**WHAT THIS TASK INVOLVES**
Of all the lines below, output only those starting at the one with "Tv Avivamento Profetico screenshot 1" and ending at the one with "Brief - Storia", both ends included, exactly as written.

**INPUT DATA**
Start of Block

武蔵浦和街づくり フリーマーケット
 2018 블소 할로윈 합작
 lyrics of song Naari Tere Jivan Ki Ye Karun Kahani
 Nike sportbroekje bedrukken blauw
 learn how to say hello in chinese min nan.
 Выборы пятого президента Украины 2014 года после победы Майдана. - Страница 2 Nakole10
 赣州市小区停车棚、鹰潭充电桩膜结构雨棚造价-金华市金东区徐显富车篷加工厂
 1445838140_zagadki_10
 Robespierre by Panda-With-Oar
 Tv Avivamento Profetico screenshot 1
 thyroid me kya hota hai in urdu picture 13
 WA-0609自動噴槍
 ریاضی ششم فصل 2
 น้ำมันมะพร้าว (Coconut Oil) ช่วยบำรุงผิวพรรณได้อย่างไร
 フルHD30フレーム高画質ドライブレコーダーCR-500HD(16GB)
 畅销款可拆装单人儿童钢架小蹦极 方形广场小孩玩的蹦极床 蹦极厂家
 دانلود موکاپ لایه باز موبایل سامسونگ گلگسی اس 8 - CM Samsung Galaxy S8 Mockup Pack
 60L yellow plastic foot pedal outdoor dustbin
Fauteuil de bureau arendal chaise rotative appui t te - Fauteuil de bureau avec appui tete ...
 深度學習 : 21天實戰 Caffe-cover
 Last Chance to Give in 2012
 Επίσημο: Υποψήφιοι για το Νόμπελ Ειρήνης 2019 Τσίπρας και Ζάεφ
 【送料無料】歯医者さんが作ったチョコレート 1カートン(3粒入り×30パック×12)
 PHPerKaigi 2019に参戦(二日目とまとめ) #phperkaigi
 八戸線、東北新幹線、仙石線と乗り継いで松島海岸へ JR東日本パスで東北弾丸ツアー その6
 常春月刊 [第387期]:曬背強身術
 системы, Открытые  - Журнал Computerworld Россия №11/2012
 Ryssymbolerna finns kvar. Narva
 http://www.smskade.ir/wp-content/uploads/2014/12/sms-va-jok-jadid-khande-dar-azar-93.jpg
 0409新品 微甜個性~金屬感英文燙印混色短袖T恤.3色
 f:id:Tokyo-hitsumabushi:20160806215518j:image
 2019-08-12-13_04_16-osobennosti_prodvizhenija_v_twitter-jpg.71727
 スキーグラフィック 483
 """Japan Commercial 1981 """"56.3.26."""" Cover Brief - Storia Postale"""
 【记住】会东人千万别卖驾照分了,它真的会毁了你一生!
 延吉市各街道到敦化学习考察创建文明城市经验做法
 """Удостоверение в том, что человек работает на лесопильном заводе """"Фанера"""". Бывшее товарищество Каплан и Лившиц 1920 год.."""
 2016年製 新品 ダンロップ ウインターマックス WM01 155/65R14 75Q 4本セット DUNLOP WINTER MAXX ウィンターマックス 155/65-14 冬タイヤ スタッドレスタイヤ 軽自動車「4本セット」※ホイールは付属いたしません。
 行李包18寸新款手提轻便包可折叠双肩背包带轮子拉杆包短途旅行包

End of Block

**TASK RESULT**
 Tv Avivamento Profetico screenshot 1
 thyroid me kya hota hai in urdu picture 13
 WA-0609自動噴槍
 ریاضی ششم فصل 2
 น้ำมันมะพร้าว (Coconut Oil) ช่วยบำรุงผิวพรรณได้อย่างไร
 フルHD30フレーム高画質ドライブレコーダーCR-500HD(16GB)
 畅销款可拆装单人儿童钢架小蹦极 方形广场小孩玩的蹦极床 蹦极厂家
 دانلود موکاپ لایه باز موبایل سامسونگ گلگسی اس 8 - CM Samsung Galaxy S8 Mockup Pack
 60L yellow plastic foot pedal outdoor dustbin
Fauteuil de bureau arendal chaise rotative appui t te - Fauteuil de bureau avec appui tete ...
 深度學習 : 21天實戰 Caffe-cover
 Last Chance to Give in 2012
 Επίσημο: Υποψήφιοι για το Νόμπελ Ειρήνης 2019 Τσίπρας και Ζάεφ
 【送料無料】歯医者さんが作ったチョコレート 1カートン(3粒入り×30パック×12)
 PHPerKaigi 2019に参戦(二日目とまとめ) #phperkaigi
 八戸線、東北新幹線、仙石線と乗り継いで松島海岸へ JR東日本パスで東北弾丸ツアー その6
 常春月刊 [第387期]:曬背強身術
 системы, Открытые  - Журнал Computerworld Россия №11/2012
 Ryssymbolerna finns kvar. Narva
 http://www.smskade.ir/wp-content/uploads/2014/12/sms-va-jok-jadid-khande-dar-azar-93.jpg
 0409新品 微甜個性~金屬感英文燙印混色短袖T恤.3色
 f:id:Tokyo-hitsumabushi:20160806215518j:image
 2019-08-12-13_04_16-osobennosti_prodvizhenija_v_twitter-jpg.71727
 スキーグラフィック 483
 """Japan Commercial 1981 """"56.3.26."""" Cover Brief - Storia Postale"""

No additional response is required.